TEXT EXCERPT:
Air transit is by far the fastest and most direct form of delivery, allowing businesses to make last-minute logistics decisions and fulfil urgent orders. On the other hand, it can be perceived as the most expensive option.

However, it is important for businesses to estimate the total landed cost (TLC) before making any transport decisions.

Although ground shipping is cheaper, it could be that other areas of the transport process drive costs up. For example, the costs of warehousing, or of lost sales due to slow delivery, could cancel out potential savings, thus making air freight a more cost-effective option.

For the automotive industry in particular – where parts and vehicles generally require a large amount of space – it’s vital such considerations are made.

By taking TLC into account, businesses can get a far better insight into exactly how much transport will eventually cost them. While other modes may be cheaper per square metre of haulage space, it could be that air transit offers a more direct route – therefore saving on further costs. It’s this overall, end-to-end view that businesses need in order to make the best transport decisions.

Utilising air cargo transpor at short notice is advantageous for customers that are able to transport goods within hours of getting an order. However, this speed makes it very difficult for air cargo carriers to anticipate demand and ensure they have planned their capacity efficiently.

With 50% of air cargo being carried in passenger flight bellies, air cargo companies often work under severe constraints and don’t have a clear picture of their demand/supply situation until the last minute. This can lead to cargo space being either under-utilised or overbooked.

RECORD SET:
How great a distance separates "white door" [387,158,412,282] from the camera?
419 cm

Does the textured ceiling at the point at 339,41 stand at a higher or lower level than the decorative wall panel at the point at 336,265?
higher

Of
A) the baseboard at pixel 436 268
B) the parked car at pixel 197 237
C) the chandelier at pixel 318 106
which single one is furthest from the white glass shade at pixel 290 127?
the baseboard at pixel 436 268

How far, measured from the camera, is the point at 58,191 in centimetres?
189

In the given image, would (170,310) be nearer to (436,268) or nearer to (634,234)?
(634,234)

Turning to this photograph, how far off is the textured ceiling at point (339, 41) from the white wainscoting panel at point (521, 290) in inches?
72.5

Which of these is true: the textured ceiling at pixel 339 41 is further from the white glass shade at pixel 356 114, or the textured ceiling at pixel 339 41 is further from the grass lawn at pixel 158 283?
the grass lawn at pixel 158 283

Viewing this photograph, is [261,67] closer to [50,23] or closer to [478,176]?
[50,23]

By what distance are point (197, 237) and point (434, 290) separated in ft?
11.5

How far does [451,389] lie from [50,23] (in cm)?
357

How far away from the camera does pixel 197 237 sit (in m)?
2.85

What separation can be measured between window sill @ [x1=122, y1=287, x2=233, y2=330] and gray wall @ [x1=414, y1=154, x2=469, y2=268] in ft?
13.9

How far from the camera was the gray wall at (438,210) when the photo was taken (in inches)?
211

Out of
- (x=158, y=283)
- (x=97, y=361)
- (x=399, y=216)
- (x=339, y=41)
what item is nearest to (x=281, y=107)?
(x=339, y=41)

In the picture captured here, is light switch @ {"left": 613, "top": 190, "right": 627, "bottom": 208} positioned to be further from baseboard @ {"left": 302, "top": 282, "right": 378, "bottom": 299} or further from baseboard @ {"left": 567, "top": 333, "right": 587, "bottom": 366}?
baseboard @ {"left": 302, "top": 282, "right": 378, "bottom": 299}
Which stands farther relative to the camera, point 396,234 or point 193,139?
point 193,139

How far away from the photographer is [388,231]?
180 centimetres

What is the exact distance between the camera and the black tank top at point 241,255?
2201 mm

INSTRUCTION A:
In the text on air freight costs, what share of air cargo is carried in the bellies of passenger flights?
INSTRUCTION B:
Extend the text on air freight and total landed cost, starting after its final sentence.

RESULT A:
50% of air cargo is carried in passenger flight bellies.

RESULT B:
Air cargo companies often do not have the flexible pricing models in place to make last minute changes that will see them make maximum revenue without driving away business. For example, if a demand surge for a US-manufactured product occurs in the UK, air freight companies should be the perfect choice, as they can transport items quickly enough to take immediate advantage of the boom. However, if their pricing is set so high that no company can afford to use them, they’ll lose out. It’s all about finding the balance between capitalising on demand, and providing good service to customers.

The only way air freight will prove itself a viable transport option is by ensuring carriers set pricing and plan capacity based on accurate estimates of demand based on competitor influences and historical data. These forecasts can be further improved through proactive collaboration, both internally and, in some cases, externally with customers.

Technology is no longer the barrier. It is possible for air cargo carriers to better optimise capacity, guarantee service levels and reduce prices when demand is low, and therefore attract customers which previously may have deemed air cargo too costly.

In the current environment, speed is everything and with improved forecasting, pricing and capacity planning, air cargo has the opportunity to stake its claim as the freight option most suited to the modern supply chain.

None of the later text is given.